### Texto fornecido

Só sobre o rei! Ponhamos nossas vidas,
nossas almas, as dívidas, os filhos,
as esposas ansiosas, os pecados,
tudo, em cima do rei! Forçoso é tudo
suportarmos. Oh dura condição!
Ser gêmeo da grandeza e estar sujeito
ao capricho do sopro dos estultos
que só sabem sentir suas próprias dores.
Quantas satisfações são proibidas
aos reis para que os súditos se alegrem!
Que têm os reis a mais que seus vassalos,
além do rito, além das cerimônias
exteriores? Que vales, rito ocioso?
Que espécie és tu de deus, para sofreres
muito mais do que os teus adoradores
a condição humana!

(Ato IV, Cena I)

Entretanto, esse momento de fragilidade não é mais do que isso: um momento. Quando o dia finalmente desponta – sexta-feira, 25 de outubro, dia de São Crispiniano –, o rei profere aquele que é, sem sombra de dúvida, a "mãe" de todos os discursos inspiradores que outros reis e comandantes fazem a seus soldados em inúmeros filmes épicos, geralmente logo antes de uma batalha que tudo indica ser impossível vencer:

Westmoreland:

Oh, se agora tivéssemos ao menos
dez mil dos homens que imobilizados
se encontram na Inglaterra!

Rei Henrique:

Quem deseja
tal coisa? Westmoreland? Não, caro primo;
se fadados estamos para a morte,
a pátria, em nós, já perde muitos filhos;
mas se vivermos, quanto menos formos,
maior será nosso quinhão de glória.
Deus o decida. (…)
Hoje é dia de São Crispiniano. (…)
Quem neste dia não perder a vida
e chegar à velhice, há de todo ano,
na véspera, dizer para os vizinhos:
"Mais um dia de São Crispiniano!"
Arregaçando as mangas, mostra as marcas
e dirá: "Todas estas cicatrizes
são do dia de São Crispiniano".
Tudo os velhos esquecem; mas embora
fique tudo esquecido, hão de lembrar-se
com minúcias dos feitos deste dia. (…)
Esta história os valentes hão de aos filhos
transmitir, e de agora ao fim do mundo
não poderá jamais ser pronunciado
o nome de Crispim Crispiniano
sem que lembrados todos nós sejamos.
Nós, poucos; nós, os poucos felizardos;
nós, pugilo de irmãos! Pois quem o sangue
comigo derramar, ficará sendo
meu irmão. Por mais baixo que se encontre,
confere-lhe nobreza o dia de hoje.

######

# Objetivos:
1. Reescreva o trecho do texto fornecido que começa em "(Ato IV, Cena" e segue até "encontram na Inglaterra!", renomeando "Westmoreland" como "Exeter".
2. Liste tudo o que, nos versos iniciais do texto fornecido, se propõe pôr em cima do rei.
3. Traduza para o inglês esta frase do texto fornecido: "Entretanto, esse momento de fragilidade não é mais do que isso: um momento."
Não é preciso consultar os dados.

### Segmento de dados

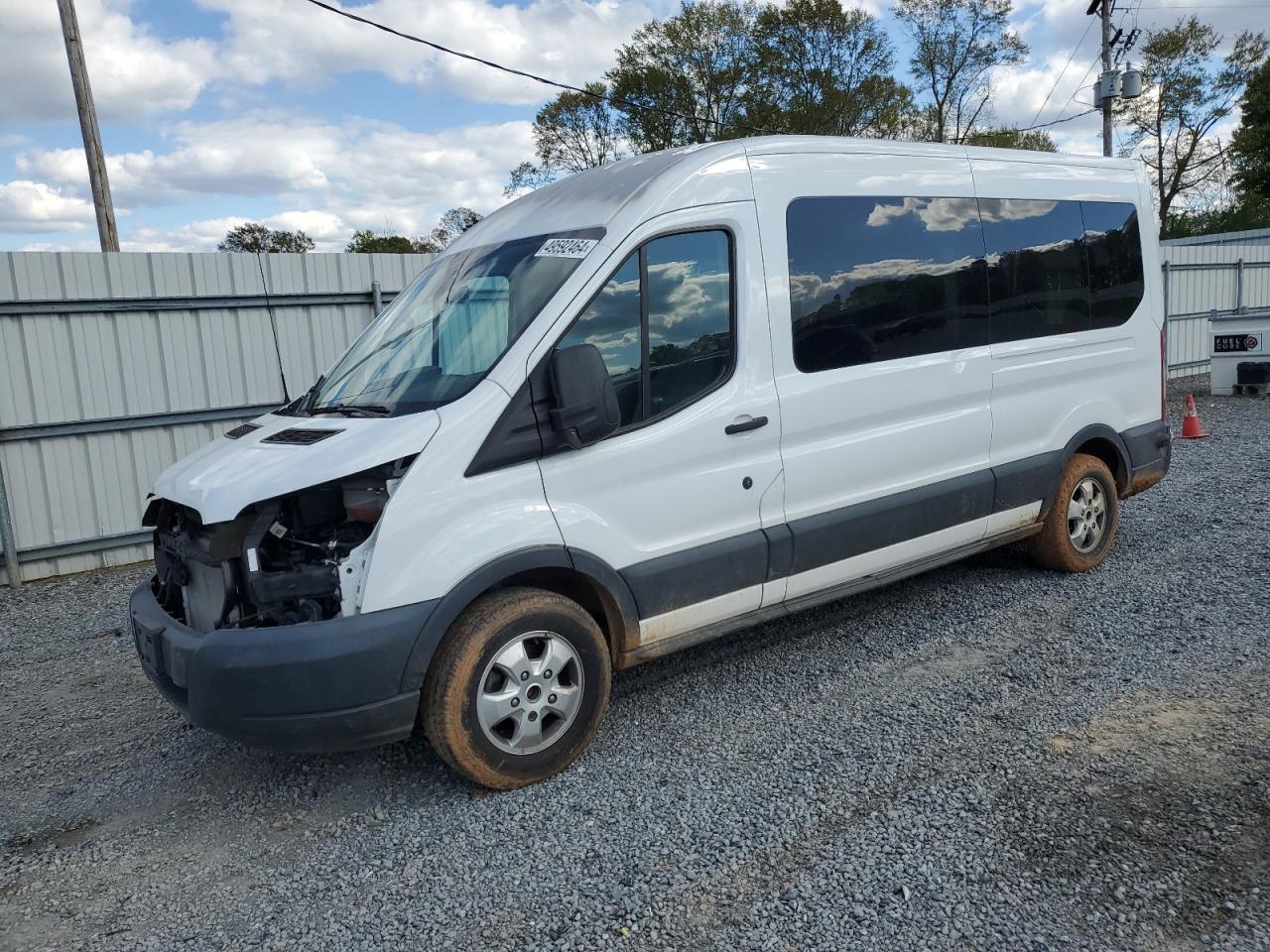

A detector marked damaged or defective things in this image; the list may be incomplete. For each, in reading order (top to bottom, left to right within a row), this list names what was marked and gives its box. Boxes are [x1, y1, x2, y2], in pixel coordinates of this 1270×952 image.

######

# Respostas escritas:
1.
(Ato IV, Cena I)

Entretanto, esse momento de fragilidade não é mais do que isso: um momento. Quando o dia finalmente desponta – sexta-feira, 25 de outubro, dia de São Crispiniano –, o rei profere aquele que é, sem sombra de dúvida, a "mãe" de todos os discursos inspiradores que outros reis e comandantes fazem a seus soldados em inúmeros filmes épicos, geralmente logo antes de uma batalha que tudo indica ser impossível vencer:

Exeter:

Oh, se agora tivéssemos ao menos
dez mil dos homens que imobilizados
se encontram na Inglaterra!

2.
- nossas vidas
- nossas almas
- as dívidas
- os filhos
- as esposas ansiosas
- os pecados

3. However, this moment of weakness is nothing more than that: a moment.